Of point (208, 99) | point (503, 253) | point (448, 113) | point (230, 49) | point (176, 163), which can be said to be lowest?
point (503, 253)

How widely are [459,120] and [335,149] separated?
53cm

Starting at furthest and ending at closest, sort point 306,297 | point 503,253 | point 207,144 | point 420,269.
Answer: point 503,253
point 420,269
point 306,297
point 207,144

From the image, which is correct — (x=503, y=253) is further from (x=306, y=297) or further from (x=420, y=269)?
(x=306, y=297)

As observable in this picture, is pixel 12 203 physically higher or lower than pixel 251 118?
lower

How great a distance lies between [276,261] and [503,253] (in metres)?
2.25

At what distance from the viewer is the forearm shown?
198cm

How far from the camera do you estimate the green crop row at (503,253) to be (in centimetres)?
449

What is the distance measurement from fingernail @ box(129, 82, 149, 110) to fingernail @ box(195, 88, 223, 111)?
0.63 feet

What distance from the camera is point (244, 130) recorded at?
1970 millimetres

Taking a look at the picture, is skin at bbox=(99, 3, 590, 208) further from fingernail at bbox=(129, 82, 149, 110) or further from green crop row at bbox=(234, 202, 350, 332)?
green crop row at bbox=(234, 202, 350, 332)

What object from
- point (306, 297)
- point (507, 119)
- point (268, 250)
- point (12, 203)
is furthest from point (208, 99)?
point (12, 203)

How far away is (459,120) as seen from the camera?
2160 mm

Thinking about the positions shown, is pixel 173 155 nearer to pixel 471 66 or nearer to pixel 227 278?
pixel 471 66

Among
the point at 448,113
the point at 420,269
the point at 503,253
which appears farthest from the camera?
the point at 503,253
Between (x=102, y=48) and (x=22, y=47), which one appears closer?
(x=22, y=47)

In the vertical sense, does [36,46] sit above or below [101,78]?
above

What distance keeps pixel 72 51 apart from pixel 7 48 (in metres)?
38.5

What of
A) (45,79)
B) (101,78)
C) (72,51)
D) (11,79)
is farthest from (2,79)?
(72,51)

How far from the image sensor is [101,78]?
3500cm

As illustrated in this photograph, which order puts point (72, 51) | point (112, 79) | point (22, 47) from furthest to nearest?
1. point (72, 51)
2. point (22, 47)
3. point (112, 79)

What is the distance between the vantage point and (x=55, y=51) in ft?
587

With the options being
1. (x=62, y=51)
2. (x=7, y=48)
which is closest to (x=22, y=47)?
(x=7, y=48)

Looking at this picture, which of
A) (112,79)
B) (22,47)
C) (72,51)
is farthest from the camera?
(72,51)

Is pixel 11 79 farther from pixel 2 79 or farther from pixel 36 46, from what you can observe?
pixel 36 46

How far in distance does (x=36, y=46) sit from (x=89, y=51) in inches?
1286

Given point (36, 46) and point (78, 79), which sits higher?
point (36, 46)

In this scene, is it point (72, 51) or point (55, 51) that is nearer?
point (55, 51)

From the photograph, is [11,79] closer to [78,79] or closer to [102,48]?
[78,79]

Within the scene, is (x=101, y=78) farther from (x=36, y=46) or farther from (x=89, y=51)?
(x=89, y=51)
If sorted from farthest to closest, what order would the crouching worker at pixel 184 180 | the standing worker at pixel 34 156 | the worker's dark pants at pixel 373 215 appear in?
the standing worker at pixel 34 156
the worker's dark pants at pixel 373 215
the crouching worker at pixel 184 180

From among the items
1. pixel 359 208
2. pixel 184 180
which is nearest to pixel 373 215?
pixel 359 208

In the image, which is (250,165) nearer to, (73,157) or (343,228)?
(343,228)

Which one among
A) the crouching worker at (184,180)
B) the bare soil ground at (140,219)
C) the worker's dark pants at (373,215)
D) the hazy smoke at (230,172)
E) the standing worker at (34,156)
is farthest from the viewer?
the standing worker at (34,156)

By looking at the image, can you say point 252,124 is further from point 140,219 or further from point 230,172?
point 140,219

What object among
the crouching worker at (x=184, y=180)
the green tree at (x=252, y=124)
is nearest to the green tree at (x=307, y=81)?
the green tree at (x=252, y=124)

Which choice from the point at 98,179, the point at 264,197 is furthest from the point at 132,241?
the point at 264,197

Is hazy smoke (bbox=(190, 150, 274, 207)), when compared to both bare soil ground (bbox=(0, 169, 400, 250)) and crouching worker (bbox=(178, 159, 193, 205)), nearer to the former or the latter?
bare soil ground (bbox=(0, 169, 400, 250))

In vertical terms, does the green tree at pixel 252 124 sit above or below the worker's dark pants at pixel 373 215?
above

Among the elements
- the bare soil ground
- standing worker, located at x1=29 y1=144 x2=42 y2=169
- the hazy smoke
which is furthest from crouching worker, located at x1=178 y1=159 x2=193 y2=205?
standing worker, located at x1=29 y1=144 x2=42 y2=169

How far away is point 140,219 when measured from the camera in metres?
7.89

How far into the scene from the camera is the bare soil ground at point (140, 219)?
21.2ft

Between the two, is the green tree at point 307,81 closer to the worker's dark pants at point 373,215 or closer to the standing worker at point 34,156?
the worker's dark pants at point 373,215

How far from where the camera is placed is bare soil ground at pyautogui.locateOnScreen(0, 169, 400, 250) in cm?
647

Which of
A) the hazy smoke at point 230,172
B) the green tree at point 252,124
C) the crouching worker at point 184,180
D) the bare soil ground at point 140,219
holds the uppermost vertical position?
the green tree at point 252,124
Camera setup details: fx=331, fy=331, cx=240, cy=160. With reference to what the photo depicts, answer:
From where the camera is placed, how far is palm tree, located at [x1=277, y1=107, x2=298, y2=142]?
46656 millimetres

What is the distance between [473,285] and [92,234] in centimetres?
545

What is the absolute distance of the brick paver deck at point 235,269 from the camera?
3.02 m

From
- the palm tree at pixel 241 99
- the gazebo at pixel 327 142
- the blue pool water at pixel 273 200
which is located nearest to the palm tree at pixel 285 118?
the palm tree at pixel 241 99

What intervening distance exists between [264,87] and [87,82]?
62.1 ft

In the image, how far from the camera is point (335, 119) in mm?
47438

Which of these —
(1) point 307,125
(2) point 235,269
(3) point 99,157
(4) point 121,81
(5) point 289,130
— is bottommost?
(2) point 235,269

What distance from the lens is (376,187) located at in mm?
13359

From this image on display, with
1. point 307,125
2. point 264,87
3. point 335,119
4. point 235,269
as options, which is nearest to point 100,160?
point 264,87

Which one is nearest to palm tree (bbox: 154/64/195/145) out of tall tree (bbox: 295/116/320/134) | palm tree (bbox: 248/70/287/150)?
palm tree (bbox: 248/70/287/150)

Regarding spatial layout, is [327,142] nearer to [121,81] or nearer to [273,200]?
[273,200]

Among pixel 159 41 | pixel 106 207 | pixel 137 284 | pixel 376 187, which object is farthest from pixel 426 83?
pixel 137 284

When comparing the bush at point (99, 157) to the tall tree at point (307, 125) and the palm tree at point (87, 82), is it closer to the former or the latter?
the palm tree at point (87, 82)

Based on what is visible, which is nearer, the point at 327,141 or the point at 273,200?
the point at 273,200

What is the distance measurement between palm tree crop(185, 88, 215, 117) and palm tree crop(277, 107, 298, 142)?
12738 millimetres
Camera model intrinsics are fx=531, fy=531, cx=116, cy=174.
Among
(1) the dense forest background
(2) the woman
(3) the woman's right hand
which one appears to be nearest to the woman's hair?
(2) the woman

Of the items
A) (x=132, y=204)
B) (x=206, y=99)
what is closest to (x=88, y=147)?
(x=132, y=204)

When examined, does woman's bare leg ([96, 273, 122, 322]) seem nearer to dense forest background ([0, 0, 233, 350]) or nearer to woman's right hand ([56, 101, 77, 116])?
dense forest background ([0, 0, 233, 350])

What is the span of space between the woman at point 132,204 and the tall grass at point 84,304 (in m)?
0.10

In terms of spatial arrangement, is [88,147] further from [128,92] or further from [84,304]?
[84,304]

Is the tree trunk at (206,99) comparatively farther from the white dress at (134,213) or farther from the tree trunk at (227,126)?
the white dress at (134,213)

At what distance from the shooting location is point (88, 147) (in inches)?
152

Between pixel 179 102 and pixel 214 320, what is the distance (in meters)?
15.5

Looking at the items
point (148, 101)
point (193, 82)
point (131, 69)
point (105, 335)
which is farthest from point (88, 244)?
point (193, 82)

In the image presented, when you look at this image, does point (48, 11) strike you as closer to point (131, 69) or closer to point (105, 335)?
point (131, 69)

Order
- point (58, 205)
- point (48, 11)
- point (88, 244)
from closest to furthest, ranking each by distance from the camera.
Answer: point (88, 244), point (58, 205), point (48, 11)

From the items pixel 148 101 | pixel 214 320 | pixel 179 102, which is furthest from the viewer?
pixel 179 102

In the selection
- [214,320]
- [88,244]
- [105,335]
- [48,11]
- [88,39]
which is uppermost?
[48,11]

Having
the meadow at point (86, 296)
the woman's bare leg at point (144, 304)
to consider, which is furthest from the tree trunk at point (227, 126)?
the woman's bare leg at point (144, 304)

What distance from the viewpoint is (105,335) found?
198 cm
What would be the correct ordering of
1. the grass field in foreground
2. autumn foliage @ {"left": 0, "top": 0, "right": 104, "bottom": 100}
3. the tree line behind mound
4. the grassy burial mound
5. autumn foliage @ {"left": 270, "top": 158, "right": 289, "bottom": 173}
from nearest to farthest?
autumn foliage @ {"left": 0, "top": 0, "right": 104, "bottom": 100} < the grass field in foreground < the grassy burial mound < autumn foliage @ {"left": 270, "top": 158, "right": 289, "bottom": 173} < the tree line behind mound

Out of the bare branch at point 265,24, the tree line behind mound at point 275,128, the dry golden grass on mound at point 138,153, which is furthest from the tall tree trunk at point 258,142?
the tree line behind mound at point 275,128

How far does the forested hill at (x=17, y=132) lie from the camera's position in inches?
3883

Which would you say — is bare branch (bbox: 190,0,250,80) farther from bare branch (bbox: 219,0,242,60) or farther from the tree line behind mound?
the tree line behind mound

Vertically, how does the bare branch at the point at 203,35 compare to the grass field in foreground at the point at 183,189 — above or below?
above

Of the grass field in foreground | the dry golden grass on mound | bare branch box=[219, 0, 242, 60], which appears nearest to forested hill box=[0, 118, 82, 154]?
= = = = =
* [Given problem]:
Write out exactly the final stretch of the records: the line containing "What distance from the viewpoint" and every line after it, through the last, and nothing else.

* [Answer in full]:
What distance from the viewpoint is (105,335) found?
198 cm
What would be the correct ordering of
1. the grass field in foreground
2. autumn foliage @ {"left": 0, "top": 0, "right": 104, "bottom": 100}
3. the tree line behind mound
4. the grassy burial mound
5. autumn foliage @ {"left": 270, "top": 158, "right": 289, "bottom": 173}
from nearest to farthest?
autumn foliage @ {"left": 0, "top": 0, "right": 104, "bottom": 100} < the grass field in foreground < the grassy burial mound < autumn foliage @ {"left": 270, "top": 158, "right": 289, "bottom": 173} < the tree line behind mound

Out of the bare branch at point 265,24, the tree line behind mound at point 275,128, the dry golden grass on mound at point 138,153, which is furthest from the tall tree trunk at point 258,142?
the tree line behind mound at point 275,128

How far does the forested hill at (x=17, y=132) lie from the camera's position in inches?
3883

Which would you say — is bare branch (bbox: 190,0,250,80) farther from bare branch (bbox: 219,0,242,60) or farther from the tree line behind mound?
the tree line behind mound

Vertically, how does the bare branch at the point at 203,35 compare to the grass field in foreground at the point at 183,189 — above or below?
above

Of the grass field in foreground | the dry golden grass on mound | bare branch box=[219, 0, 242, 60], which appears nearest to forested hill box=[0, 118, 82, 154]?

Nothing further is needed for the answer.